## Material shown
###

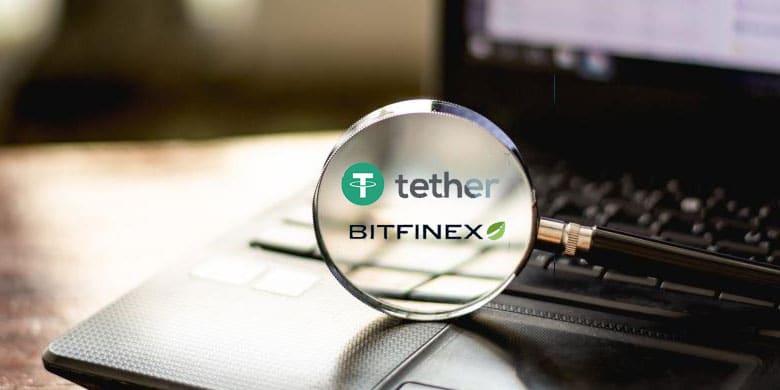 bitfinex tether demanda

###

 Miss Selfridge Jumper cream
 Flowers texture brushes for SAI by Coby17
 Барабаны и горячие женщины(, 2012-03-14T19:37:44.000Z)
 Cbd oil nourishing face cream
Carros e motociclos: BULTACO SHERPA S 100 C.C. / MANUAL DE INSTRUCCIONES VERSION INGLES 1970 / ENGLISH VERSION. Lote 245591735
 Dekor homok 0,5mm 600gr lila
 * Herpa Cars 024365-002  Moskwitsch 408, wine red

###

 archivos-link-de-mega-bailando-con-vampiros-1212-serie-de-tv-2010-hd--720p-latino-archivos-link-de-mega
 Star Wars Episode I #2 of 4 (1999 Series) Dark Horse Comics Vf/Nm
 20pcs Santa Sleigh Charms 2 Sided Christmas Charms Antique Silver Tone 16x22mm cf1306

###

## Directions
Once you reach the line with "Dekor homok 0,5mm 600gr lila" in the data above, copy it and every line after it exactly, up to and including the line with "408, wine red".

## Answer for this exercise
 Dekor homok 0,5mm 600gr lila
 * Herpa Cars 024365-002  Moskwitsch 408, wine red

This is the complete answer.